In the darkness they couldn’t see each other’s expressions, but every tiny sound was magnified. The young man seemed to laugh quietly — a sound very faint, quickly gone.
And at that exact moment, a flash of lightning came through the window outside. Brilliant light swept in for one fleeting instant, and in that sliver of time, Lin Tao caught a glimpse of the expression on his face.
That half-smile, neither definite nor uncertain — it felt all the more unreadable, all the more full of implication. Lin Tao felt herself growing even hotter; she wanted nothing more than to escape, and she raised her hand and waved it vaguely near her own face, almost in a panic: “Let’s go — it really is hot up here.”
Before she’d taken two steps, someone grabbed her arm from behind. A warmth carrying his presence pressed in; the hand that was cool against her arm didn’t withdraw once it made contact — instead, it moved downward and hooked around her finger.
Lin Tao’s whole body went rigid. She felt as though every drop of blood in her body had rushed to that single point.
“Didn’t you say you couldn’t see? Then let me lead you.” Jiang Yan pressed no further than that — just one finger, hooked around her little finger.
There was barely any contact at all, and yet Lin Tao felt entirely in his control, her mind a complete blank.

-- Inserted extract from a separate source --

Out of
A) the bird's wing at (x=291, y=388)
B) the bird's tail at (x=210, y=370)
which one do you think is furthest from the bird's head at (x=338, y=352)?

A crack of thunder boomed. She came back to herself, tried to pull her hand away — and the grip tightened.
The young man locked another knuckle around hers, holding firm. She had no chance to slip free at all.
There was no escaping. She could only follow.
Lin Tao had absolutely no idea how she made it through those dozen or so steps down the stairs. Every single bit of her attention was fixed on the hands hooked together.
She looked at the young man’s silhouette in the dark, and for one instant she very badly wanted to listen to Meng Xin’s advice and just ask him — whether or not he liked her.
But she didn’t dare.
Her emotional world was a blank page: clean, with nothing written on it — until one day, someone pushed the door open and walked in.
With his every word and action he had spread color across her empty inner world. But color, given time, would fade and disappear.
Lin Tao didn’t dare wager on that outcome.
At sixteen, feelings were something simple and direct — you liked someone, you liked them; you didn’t, you didn’t. No elaborate knots or winding logic.
She was direct about feelings — and also slow to pick up on them. Now that she understood her own heart, she became very cautious.
She thought: perhaps she could find her answer in a different way.
Author’s note: — Now entering the phase of mutual probing, also known as the phase of two chickens pecking at each other — Went back to school for the graduation ceremony yesterday! The promised red packets will be sent when I get back!